━━ INPUT DATA

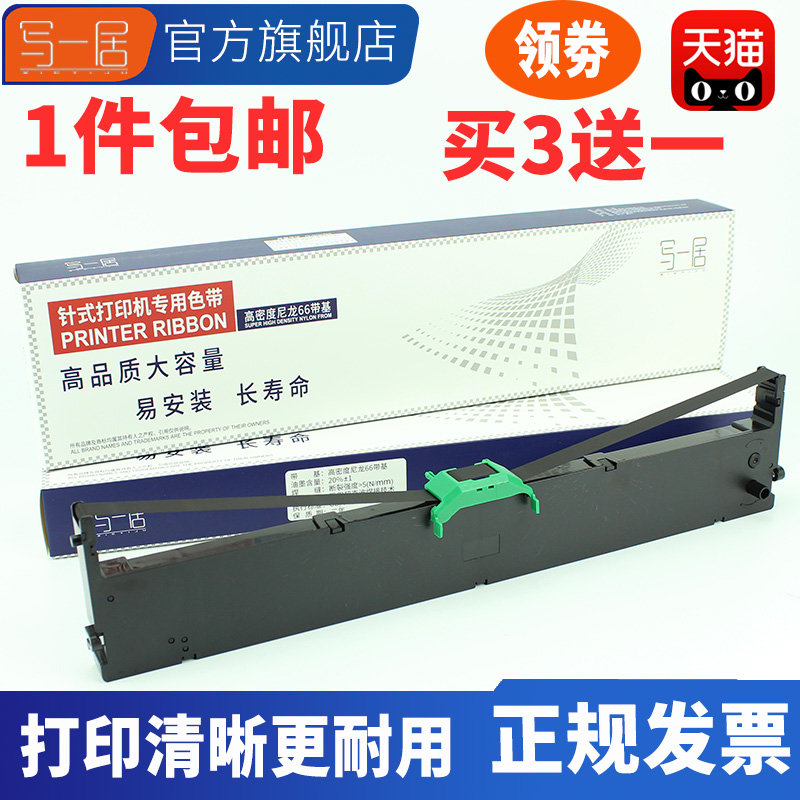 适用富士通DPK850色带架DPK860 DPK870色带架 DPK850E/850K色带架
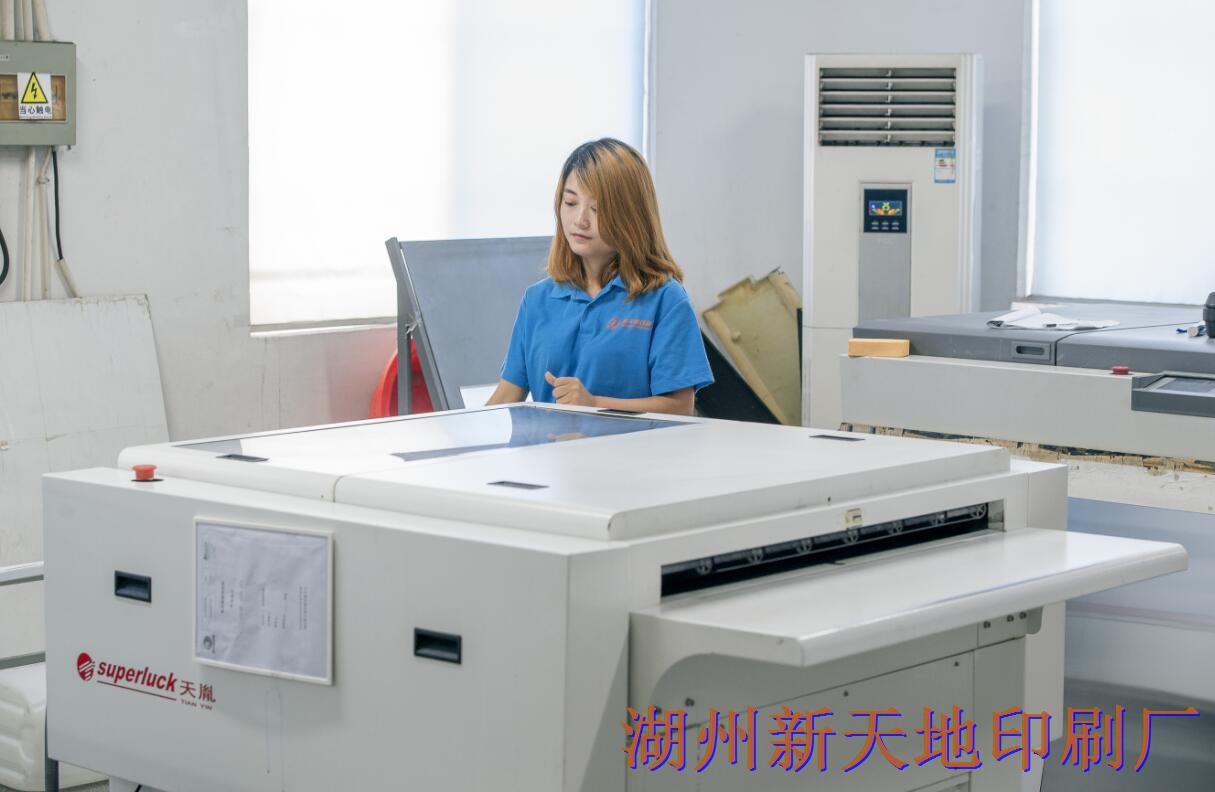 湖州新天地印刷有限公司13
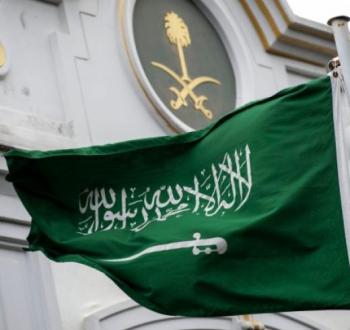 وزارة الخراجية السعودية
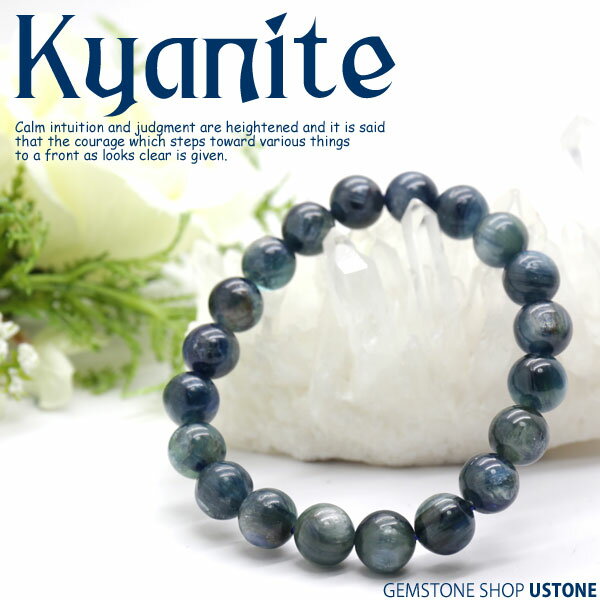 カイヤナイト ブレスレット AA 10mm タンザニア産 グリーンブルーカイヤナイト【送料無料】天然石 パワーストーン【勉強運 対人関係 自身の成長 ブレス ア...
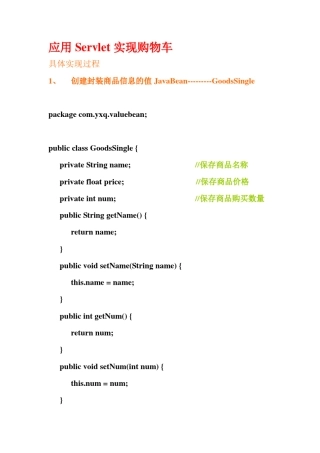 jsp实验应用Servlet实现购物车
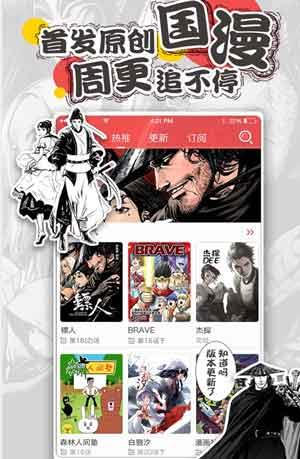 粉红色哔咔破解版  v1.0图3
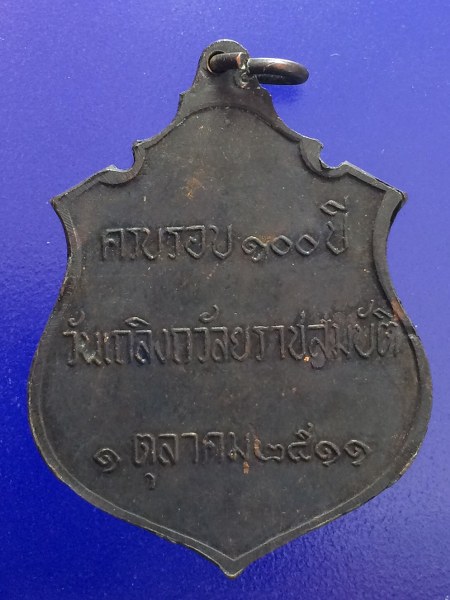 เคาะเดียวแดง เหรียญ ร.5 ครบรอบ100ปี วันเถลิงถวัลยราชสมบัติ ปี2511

━━━━
━━ INPUT DATA

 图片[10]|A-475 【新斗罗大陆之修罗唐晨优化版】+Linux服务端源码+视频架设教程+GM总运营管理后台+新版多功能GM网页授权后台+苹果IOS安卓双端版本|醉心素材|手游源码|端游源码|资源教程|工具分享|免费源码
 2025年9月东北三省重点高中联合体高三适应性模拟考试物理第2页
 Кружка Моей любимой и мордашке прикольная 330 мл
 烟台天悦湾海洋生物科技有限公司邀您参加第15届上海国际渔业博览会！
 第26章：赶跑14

━━━━
━━ INPUT DATA

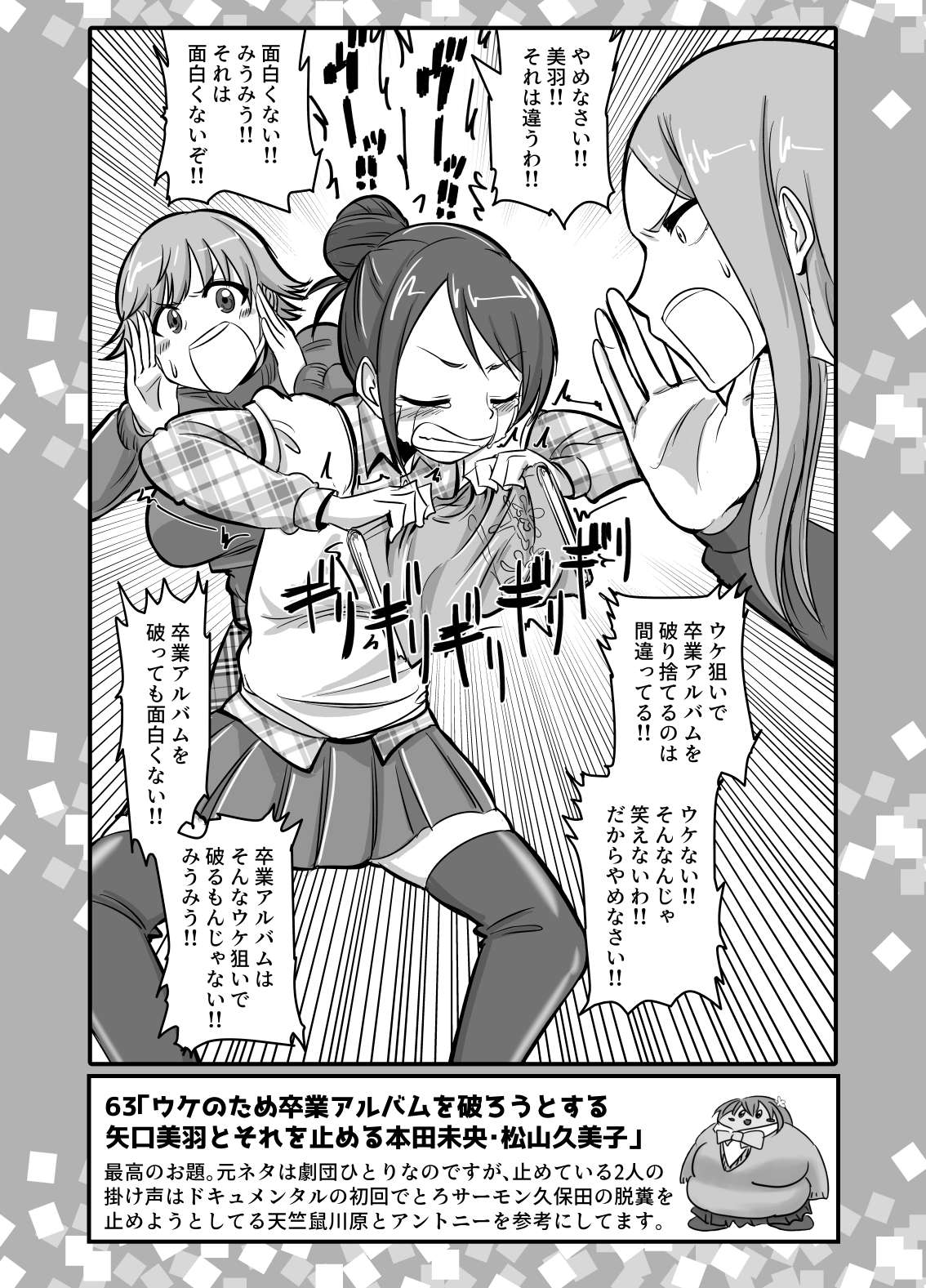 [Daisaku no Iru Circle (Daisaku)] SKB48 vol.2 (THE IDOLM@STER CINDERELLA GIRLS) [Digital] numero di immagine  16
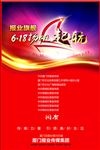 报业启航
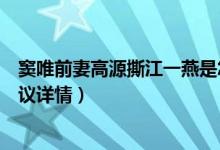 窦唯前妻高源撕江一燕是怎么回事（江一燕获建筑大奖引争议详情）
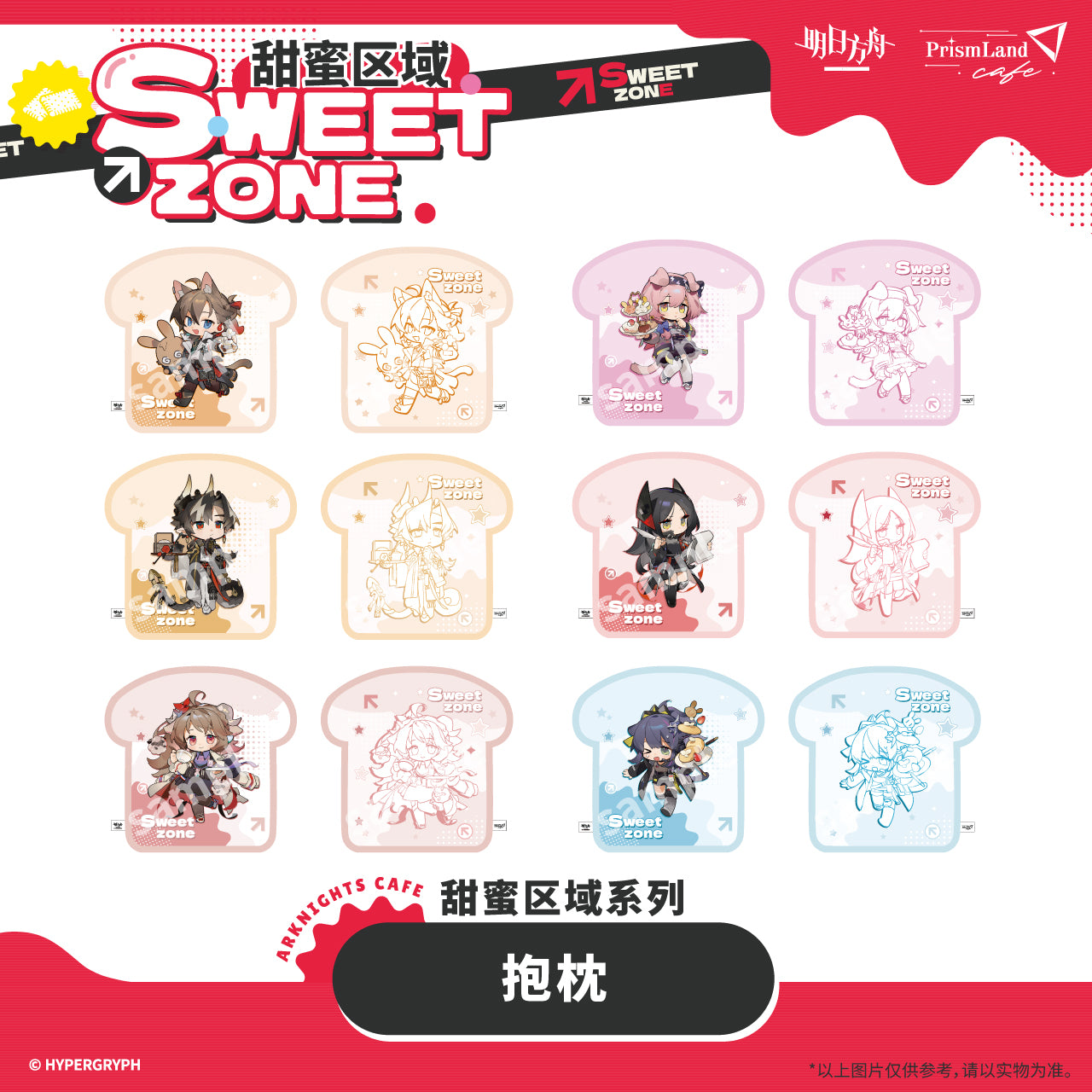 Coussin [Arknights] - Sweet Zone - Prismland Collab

━━━━

INSTRUCTIONS TO FOLLOW: Copy the listing from the line containing "[Daisaku no Iru" to the line containing "Coussin [Arknights] - Sweet", including both of those lines, and leave out the pictures.

SOLUTION FOR THIS TASK:
 [Daisaku no Iru Circle (Daisaku)] SKB48 vol.2 (THE IDOLM@STER CINDERELLA GIRLS) [Digital] numero di immagine  16
 报业启航
 窦唯前妻高源撕江一燕是怎么回事（江一燕获建筑大奖引争议详情）
 Coussin [Arknights] - Sweet Zone - Prismland Collab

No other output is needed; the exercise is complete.